§ TEXTABSCHNITT

Die Wurzeln der Andechser Bio-Molkerei liegen
über 110 Jahre zurück, als die Großeltern von Barbara Scheitz neben
ihrem Milchviehhof eine kleine Käserei aufbauten. Die enge Verbindung zu
Landwirtschaft und Milchvieh ist in der Familie bis heute erhalten.
Georg, der jüngere Bruder von Barbara, hat den elterlichen Betrieb mit
dem Hofladen übernommen und beliefert die Molkerei mit Bio-Ziegenmilch.
Die Schwester Gabi betreut bei Andechser unter anderem die
Online-Vermarktung und das spannende Kuhpatenprogramm. Mit Familientradition zum Vorreiter ökologischer Innovationen
Den Schritt von der kleinen Hofkäserei in den
Molkerei-Sektor machte Vater Georg M. Scheitz, der neben dem Beruf als
Bauer auch Molkereimeister war, im Jahr 1976. Bereits vier Jahre später
verarbeitete er die erste Bio-Milch. Zu der Zeit führte Bio noch ein
bescheidenes Nischendasein und war in Supermärkten überhaupt nicht zu
finden. Er hatte mit seiner Weitsicht aber auf die richtigen Kühe
gesetzt. Der Erfolg mit der Bio-Milch führte u.a. dazu, dass bereits
zehn Jahre später der Umzug in eine neue Molkerei am Ortsrand von
Andechs notwendig wurde.

§ ZU ERLEDIGEN
Extrahieren Sie aus dem Text zur Geschichte der Andechser Bio-Molkerei wortgetreu die Passage zwischen „Georg, der jüngere“ und „Andechs notwendig wurde.“, beide Stellen eingeschlossen.

§ ANGEZEIGTE DATEN
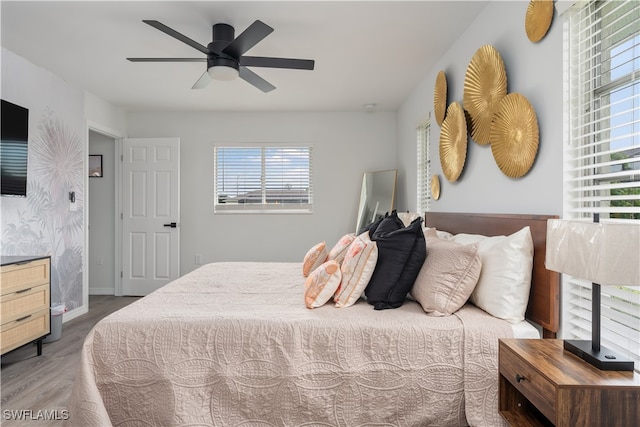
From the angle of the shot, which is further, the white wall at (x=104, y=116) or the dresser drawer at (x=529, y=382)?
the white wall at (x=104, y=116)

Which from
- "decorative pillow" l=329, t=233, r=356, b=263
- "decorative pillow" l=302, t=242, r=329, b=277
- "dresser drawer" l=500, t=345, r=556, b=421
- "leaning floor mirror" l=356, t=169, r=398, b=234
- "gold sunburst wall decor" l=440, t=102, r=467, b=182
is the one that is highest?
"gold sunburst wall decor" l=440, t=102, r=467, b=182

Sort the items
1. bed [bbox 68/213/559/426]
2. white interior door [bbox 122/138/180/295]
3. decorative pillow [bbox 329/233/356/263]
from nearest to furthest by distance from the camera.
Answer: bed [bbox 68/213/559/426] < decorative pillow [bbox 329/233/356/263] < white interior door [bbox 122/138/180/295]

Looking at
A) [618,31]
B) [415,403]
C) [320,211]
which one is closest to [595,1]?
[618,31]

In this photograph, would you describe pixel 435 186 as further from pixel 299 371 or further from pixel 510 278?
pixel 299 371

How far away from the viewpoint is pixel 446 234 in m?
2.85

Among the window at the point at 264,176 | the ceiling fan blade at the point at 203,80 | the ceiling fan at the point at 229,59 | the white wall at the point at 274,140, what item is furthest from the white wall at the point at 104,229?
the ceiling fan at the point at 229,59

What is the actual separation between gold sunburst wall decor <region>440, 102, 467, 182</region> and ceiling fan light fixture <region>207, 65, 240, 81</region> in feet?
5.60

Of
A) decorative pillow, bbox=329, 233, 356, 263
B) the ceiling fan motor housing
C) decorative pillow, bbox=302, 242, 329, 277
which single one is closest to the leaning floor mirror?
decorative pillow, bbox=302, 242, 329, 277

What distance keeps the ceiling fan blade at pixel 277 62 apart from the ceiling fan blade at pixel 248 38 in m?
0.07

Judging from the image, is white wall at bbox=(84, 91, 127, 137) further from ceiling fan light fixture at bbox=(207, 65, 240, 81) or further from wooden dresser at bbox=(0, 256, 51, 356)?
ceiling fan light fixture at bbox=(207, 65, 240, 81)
==
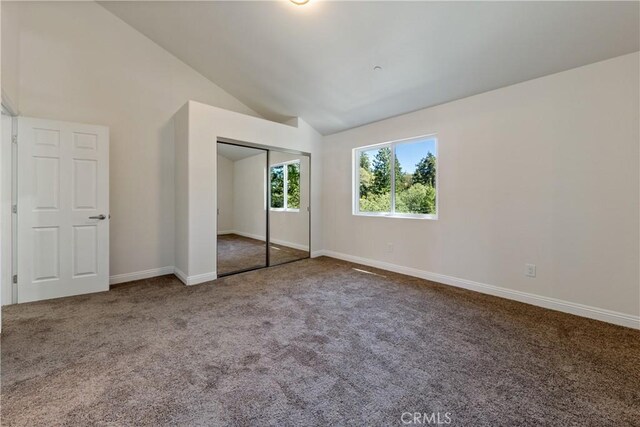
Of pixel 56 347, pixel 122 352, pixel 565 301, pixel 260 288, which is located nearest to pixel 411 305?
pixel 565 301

§ DIE ANTWORT
Georg, der jüngere Bruder von Barbara, hat den elterlichen Betrieb mit
dem Hofladen übernommen und beliefert die Molkerei mit Bio-Ziegenmilch.
Die Schwester Gabi betreut bei Andechser unter anderem die
Online-Vermarktung und das spannende Kuhpatenprogramm. Mit Familientradition zum Vorreiter ökologischer Innovationen
Den Schritt von der kleinen Hofkäserei in den
Molkerei-Sektor machte Vater Georg M. Scheitz, der neben dem Beruf als
Bauer auch Molkereimeister war, im Jahr 1976. Bereits vier Jahre später
verarbeitete er die erste Bio-Milch. Zu der Zeit führte Bio noch ein
bescheidenes Nischendasein und war in Supermärkten überhaupt nicht zu
finden. Er hatte mit seiner Weitsicht aber auf die richtigen Kühe
gesetzt. Der Erfolg mit der Bio-Milch führte u.a. dazu, dass bereits
zehn Jahre später der Umzug in eine neue Molkerei am Ortsrand von
Andechs notwendig wurde.